18 jaar cel om doodslag op 2 prostituees in jaren '90

De rechtbank in Rotterdam heeft vandaag uitspraak gedaan in een cold case zaak. Een 59-jarige man is daarbij veroordeeld tot een gevangenisstraf van 18 jaar voor de doodslag op twee prostituees in 1990 en 1991. De beslissing, dat de verdachte in beide zaken de dader is, in het vonnis uitgebreid gemotiveerd.

De rechtbank heeft allereerst vastgesteld dat beide slachtoffers in een zeer gewelddadige maar ook seksuele context zijn gedood. Deze beide contexten vallen in beide gevallen als een mal over elkaar heen en lijken op veel punten zeer veel op elkaar.
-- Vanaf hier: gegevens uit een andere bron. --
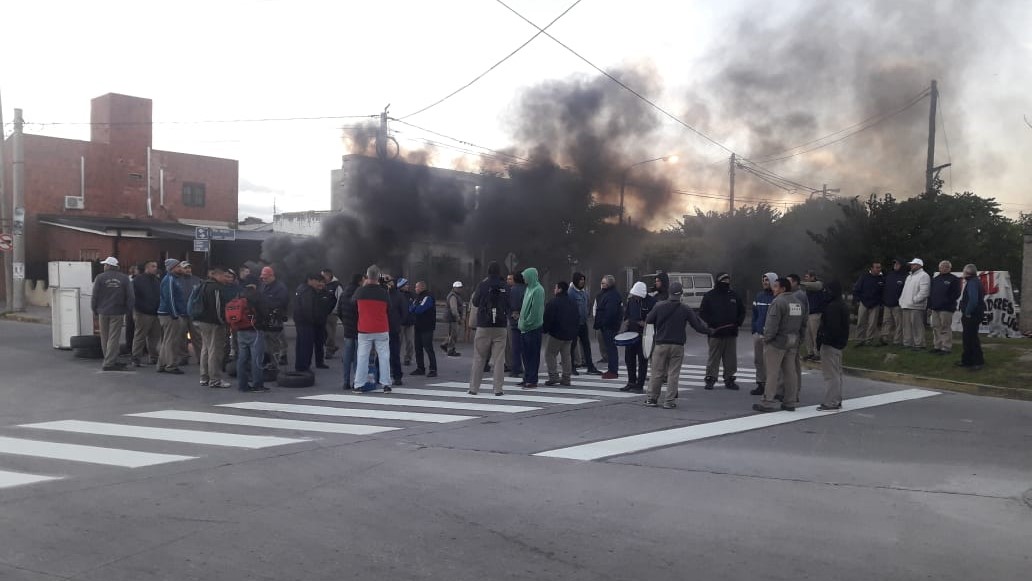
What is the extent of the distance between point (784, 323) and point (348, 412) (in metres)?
5.50

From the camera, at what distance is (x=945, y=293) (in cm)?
1299

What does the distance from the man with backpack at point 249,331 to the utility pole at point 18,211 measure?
627 inches

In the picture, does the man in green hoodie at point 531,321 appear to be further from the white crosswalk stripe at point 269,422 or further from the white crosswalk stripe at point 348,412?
the white crosswalk stripe at point 269,422

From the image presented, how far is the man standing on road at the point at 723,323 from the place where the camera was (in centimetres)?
1139

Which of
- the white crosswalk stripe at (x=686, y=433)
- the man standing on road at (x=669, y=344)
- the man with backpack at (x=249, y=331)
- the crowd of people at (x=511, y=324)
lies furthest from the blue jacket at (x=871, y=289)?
the man with backpack at (x=249, y=331)

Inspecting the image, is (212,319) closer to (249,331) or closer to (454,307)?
(249,331)

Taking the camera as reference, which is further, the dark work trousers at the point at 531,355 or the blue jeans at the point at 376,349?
the dark work trousers at the point at 531,355

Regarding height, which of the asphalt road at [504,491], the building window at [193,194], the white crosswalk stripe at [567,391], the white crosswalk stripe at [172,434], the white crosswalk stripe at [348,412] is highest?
the building window at [193,194]

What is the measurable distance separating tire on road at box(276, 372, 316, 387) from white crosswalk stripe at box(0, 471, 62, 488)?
5.01 m

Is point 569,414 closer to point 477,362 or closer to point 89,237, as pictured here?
point 477,362

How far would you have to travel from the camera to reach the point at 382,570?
417 centimetres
Vervolgens is vastgesteld dat degene die verantwoordelijk is geweest voor de gewelddadige handelingen die tot de dood van beide slachtoffers heeft geleid, ook verantwoordelijk is voor de ontuchtige handelingen bij de vrouwen. Daarnaast hebben beide zaken volgens de rechtbank zeer veel en grote overeenkomsten.
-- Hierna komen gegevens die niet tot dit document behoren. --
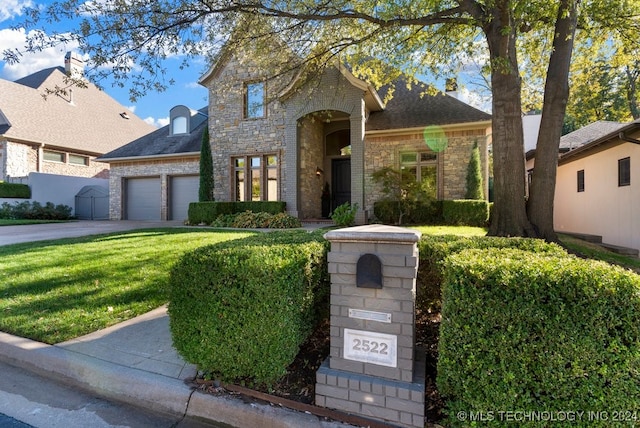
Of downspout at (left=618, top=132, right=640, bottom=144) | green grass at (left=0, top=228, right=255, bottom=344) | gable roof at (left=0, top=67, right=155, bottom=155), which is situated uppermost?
gable roof at (left=0, top=67, right=155, bottom=155)

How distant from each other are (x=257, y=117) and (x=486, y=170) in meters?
9.55

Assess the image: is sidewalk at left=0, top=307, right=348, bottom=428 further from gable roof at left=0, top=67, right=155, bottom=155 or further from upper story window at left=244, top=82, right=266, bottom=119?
gable roof at left=0, top=67, right=155, bottom=155

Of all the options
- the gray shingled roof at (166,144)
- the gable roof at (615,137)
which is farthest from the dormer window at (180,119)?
the gable roof at (615,137)

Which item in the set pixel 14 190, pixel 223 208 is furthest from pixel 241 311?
pixel 14 190

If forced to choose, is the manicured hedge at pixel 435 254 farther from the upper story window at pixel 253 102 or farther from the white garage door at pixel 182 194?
the white garage door at pixel 182 194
De belangrijkste overeenkomst is het aangetroffen sperma, dat van dezelfde man afkomstig is. Het sperma bleek van de verdachte te zijn.
De rechtbank heeft in het vonnis een groot aantal bijkomende omstandigheden geschetst die de beslissing onderbouwen en verstevigen. Ook gaat het vonnis in op onderzoek, dat in opdracht van de rechtbank is gedaan, naar andere doodslagen op prostituees uit dezelfde tijd. In dat verband zijn alternatieve lezingen van de feiten in het vonnis besproken. De rechtbank heeft deze als onaannemelijk terzijde gelegd.

Persoonlijke omstandigheden
De strafmotivering focust op de persoonlijke omstandigheden van de verdachte. Aan de hand van rapportages van o.a. het Pieter Baan centrum wordt gemotiveerd dat geen verband kan worden gelegd tussen de ziekte van de verdachte in de jaren 90 en de delicten. Om die reden is het ook niet mogelijk om een uitspraak te doen over de kans op herhaling.

De slachtoffers zullen de laatste momenten van hun leven in grote paniek en doodsangst hebben verkeerd. Angst die werkelijkheid is geworden. De dood van de slachtoffers en de gruwelijke wijze waarop de gebeurtenissen hebben plaatsgevonden, hebben onherstelbaar leed veroorzaakt bij hun families en naasten.

De maximaal mogelijke gevangenisstraf voor deze delicten was destijds 20 jaar. Het tijdsverloop, het gedrag van de verdachte van de afgelopen bijna 30 jaar en de persoonlijke omstandigheden, waaronder de huidige, zeer slechte psychische gezondheidstoestand van de verdachte, zijn aanleiding de gevangenisstraf te verlagen tot 18 jaar.